[Stored data entries]
Segment Open
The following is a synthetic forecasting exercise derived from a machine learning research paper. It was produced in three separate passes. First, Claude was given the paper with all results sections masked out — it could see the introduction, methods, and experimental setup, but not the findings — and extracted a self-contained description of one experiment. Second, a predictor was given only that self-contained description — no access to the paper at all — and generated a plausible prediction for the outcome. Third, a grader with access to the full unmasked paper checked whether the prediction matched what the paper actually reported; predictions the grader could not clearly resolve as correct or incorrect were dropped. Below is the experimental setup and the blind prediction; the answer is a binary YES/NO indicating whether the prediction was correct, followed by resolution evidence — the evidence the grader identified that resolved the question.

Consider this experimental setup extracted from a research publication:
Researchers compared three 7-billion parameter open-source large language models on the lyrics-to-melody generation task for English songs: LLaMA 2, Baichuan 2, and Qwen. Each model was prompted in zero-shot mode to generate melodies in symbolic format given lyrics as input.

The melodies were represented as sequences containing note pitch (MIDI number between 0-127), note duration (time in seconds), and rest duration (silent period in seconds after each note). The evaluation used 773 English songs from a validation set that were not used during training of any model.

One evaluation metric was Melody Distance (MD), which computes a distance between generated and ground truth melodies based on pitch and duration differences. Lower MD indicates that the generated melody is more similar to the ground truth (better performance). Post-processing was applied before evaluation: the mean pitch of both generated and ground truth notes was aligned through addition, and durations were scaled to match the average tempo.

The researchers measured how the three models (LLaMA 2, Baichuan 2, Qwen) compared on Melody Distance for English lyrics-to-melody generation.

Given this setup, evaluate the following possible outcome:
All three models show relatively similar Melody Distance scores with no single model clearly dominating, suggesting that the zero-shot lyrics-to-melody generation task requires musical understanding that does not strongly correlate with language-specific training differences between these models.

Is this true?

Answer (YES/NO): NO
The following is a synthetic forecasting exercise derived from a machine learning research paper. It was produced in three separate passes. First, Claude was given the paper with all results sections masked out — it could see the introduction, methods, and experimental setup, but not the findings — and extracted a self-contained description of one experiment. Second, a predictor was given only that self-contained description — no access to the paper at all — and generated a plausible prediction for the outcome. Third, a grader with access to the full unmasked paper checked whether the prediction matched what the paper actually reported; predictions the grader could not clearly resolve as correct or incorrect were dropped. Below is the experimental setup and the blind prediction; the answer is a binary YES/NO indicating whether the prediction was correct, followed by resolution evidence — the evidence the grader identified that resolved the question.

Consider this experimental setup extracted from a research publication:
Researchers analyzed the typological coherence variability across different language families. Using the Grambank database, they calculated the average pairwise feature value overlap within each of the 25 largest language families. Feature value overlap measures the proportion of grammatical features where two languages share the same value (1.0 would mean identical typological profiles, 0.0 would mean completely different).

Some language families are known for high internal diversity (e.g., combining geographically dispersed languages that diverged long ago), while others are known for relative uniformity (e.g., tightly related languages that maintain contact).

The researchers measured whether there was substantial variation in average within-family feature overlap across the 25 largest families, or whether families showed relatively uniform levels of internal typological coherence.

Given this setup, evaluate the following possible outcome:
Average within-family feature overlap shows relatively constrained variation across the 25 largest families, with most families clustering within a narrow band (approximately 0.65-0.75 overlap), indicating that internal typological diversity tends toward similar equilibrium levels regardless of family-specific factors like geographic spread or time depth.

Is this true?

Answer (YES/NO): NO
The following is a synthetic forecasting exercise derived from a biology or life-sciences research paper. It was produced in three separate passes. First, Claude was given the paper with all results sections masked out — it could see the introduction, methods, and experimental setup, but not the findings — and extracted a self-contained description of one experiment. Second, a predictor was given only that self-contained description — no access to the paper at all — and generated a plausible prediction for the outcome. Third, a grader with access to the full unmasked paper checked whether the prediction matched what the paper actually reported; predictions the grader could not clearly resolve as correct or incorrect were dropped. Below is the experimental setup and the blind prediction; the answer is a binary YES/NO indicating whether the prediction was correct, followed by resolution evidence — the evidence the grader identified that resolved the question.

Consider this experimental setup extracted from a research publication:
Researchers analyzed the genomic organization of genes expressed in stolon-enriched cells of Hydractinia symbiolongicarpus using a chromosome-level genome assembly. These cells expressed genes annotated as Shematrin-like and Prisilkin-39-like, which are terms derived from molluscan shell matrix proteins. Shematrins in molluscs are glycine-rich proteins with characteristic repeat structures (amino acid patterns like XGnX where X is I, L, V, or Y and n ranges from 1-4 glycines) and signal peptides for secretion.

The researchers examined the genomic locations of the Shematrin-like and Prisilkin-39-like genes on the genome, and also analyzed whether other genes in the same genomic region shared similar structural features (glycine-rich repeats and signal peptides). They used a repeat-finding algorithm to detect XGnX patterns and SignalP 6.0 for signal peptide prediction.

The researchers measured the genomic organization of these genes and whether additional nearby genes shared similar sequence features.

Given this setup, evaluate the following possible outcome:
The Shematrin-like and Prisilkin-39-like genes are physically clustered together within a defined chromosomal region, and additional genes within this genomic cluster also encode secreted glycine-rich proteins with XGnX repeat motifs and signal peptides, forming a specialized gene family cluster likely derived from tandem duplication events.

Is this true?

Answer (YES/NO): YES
Segment Closed
Starting at the line above that contains "The melodies were", write out each line exactly until the line that contains "All three models" has been written, and stop there.

> **Exercise answer**
The melodies were represented as sequences containing note pitch (MIDI number between 0-127), note duration (time in seconds), and rest duration (silent period in seconds after each note). The evaluation used 773 English songs from a validation set that were not used during training of any model.

One evaluation metric was Melody Distance (MD), which computes a distance between generated and ground truth melodies based on pitch and duration differences. Lower MD indicates that the generated melody is more similar to the ground truth (better performance). Post-processing was applied before evaluation: the mean pitch of both generated and ground truth notes was aligned through addition, and durations were scaled to match the average tempo.

The researchers measured how the three models (LLaMA 2, Baichuan 2, Qwen) compared on Melody Distance for English lyrics-to-melody generation.

Given this setup, evaluate the following possible outcome:
All three models show relatively similar Melody Distance scores with no single model clearly dominating, suggesting that the zero-shot lyrics-to-melody generation task requires musical understanding that does not strongly correlate with language-specific training differences between these models.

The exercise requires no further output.